Kurz vor dem Brand jedoch verlässt D. zusammen mit einem Kollegen die Bar. Die beiden wollen etwas frische Luft schnappen. So steht es in Dokumenten, die Blick einsehen konnte. Es ist eine Entscheidung, die den beiden vermutlich das Leben rettet. Denn kurz darauf hören die beiden die Verpuffung in der Bar.
Es ist der Moment, in dem Henry D. zum Helden wird.
Er half, solange er durfte
Die beiden jungen Männer rennen in Richtung der Bar, sehen das Inferno und wie Personen aus dem Innern verzweifelt versuchten, den Flammen zu entkommen.

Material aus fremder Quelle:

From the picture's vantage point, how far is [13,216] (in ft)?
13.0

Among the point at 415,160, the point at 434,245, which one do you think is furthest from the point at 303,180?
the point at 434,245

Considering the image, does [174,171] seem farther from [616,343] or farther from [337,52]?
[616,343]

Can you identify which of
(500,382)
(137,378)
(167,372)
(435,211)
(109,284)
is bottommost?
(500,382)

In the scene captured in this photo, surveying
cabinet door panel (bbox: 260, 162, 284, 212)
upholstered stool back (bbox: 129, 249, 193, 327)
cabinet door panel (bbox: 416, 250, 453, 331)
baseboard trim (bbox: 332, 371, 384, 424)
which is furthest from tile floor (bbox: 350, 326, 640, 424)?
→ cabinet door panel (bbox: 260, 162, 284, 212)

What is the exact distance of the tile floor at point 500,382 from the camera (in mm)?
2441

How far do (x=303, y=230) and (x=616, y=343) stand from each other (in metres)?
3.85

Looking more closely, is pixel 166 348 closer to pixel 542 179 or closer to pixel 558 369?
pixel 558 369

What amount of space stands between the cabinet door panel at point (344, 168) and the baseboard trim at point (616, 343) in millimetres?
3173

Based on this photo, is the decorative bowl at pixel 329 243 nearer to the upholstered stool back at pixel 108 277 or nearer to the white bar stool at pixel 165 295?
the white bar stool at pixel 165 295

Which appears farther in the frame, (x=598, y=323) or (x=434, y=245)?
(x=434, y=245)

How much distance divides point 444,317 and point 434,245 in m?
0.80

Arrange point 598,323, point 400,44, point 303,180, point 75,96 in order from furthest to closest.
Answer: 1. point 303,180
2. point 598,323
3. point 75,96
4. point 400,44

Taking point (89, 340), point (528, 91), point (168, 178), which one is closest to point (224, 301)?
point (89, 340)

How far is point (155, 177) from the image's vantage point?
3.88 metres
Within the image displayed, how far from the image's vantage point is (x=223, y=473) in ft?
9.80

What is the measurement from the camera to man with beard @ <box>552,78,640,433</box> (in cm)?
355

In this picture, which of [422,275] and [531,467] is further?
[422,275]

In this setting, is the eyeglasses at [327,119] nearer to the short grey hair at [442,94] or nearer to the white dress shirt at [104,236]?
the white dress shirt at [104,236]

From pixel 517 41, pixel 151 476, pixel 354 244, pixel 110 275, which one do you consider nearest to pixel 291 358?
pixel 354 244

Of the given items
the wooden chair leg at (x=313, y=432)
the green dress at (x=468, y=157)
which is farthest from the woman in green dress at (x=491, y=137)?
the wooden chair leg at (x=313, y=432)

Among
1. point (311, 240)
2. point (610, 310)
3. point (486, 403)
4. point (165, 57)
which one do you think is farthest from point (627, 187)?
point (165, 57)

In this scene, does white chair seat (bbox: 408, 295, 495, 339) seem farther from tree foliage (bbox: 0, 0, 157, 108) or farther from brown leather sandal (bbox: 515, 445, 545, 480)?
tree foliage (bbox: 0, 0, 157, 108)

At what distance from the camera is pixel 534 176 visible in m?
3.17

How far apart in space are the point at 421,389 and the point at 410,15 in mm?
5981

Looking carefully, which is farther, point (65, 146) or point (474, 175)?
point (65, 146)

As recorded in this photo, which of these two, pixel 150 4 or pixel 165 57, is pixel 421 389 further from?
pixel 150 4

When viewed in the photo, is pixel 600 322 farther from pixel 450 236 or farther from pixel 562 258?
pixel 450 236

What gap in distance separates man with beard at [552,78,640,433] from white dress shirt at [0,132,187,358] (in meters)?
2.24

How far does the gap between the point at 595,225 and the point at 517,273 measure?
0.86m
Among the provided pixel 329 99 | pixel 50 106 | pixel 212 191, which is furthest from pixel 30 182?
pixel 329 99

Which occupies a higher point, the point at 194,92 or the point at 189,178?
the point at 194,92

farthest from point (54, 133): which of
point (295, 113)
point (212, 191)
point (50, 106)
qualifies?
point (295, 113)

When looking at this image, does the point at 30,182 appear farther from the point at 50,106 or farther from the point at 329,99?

D. und sein Freund treffen zunächst auf zwei Mitglieder ihrer Gruppe vor der Bar, die leicht verletzt sind, dann einen dritten, der vollständig verbrannte Hände hat.
Mutig betritt D. die Bar, um seinen anderen Freunden zu helfen. Er kommt ein erstes Mal wieder heraus und versucht anschliessend erneut, in das Gebäude einzudringen, bis ihn ein Feuerwehrmann auffordert, den Ort aufgrund der erheblichen Gefahren durch Hitze und toxische Rauchgase zu verlassen.
Henry D. hilft draussen weiter, kümmert sich um die Verletzten, bringt sie in Sicherheit an die Sammelpunkte der Rettungskräfte.
Traumata erlitten
Doch der selbstlose Einsatz hat für den jungen Mann Folgen. Körperlich bleibt er unversehrt, aber er trägt psychische Schäden davon. Der Grund: Einer seiner Kollegen verliert in dieser Nacht sein Leben, andere Mitglieder der Freundesgruppe werden schwer verletzt.
Henry D. sei durch die erlebten Ereignisse schwer traumatisiert worden, schreibt sein Anwalt. «Er ist sich bewusst, dass er unglaubliches Glück hatte, das Gebäude nur wenige Minuten vor dem Beginn des Brandes verlassen zu haben und so sehr schweren Verletzungen oder sogar dem Tod entkommen zu sein. Er ist sich ebenfalls bewusst, dass nicht alle Freunde, die an diesem Abend anwesend waren, dasselbe Glück hatten.»
Die erlebten Traumata haben eine psychologische Betreuung von D. nötig gemacht. Deshalb forderte sein Anwalt, den jungen Mann als eines der Opfer des Infernos anzuerkennen. Um Anspruch auf Entschädigung haben und Akteneinsicht zu erlangen.
D. ist kein Opfer
Doch diesem Gesuch hat die Walliser Staatsanwaltschaft vor wenigen Tagen eine Absage erteilt. Die Staatsanwaltschaft schreibt: «Um direkt betroffen zu sein, muss der Geschädigte eine Beeinträchtigung erleiden, die in einem direkten Kausalzusammenhang mit der verfolgten Straftat steht. Personen, die einen indirekten Schaden erleiden, haben nicht den Status eines Geschädigten.»
Heisst: Weil Henry D. seine Traumata erlitten hat, weil er anderen Opfern geholfen hat, ist er sozusagen selber Schuld. «Im vorliegenden Fall resultieren die Beeinträchtigungen der psychischen Integrität von D. aus seinem Eingreifen, um die Opfer des Brandes der Einrichtung Le Constellation zu retten, während er sich vor dem Ausbruch des Feuers draussen befand. Sie resultieren daher nicht direkt aus den verfolgten Straftaten und sind somit als indirekt zu qualifizieren», schreibt die Staatsanwaltschaft.
Henry D. kann folglich nicht als Privatkläger im Fall des Infernos auftreten. Ein heftiger Schlag für den jungen Mann, der selbstlos sein Leben riskierte, um andere zu retten, und dabei die schlimmsten vorstellbaren Bilder sah.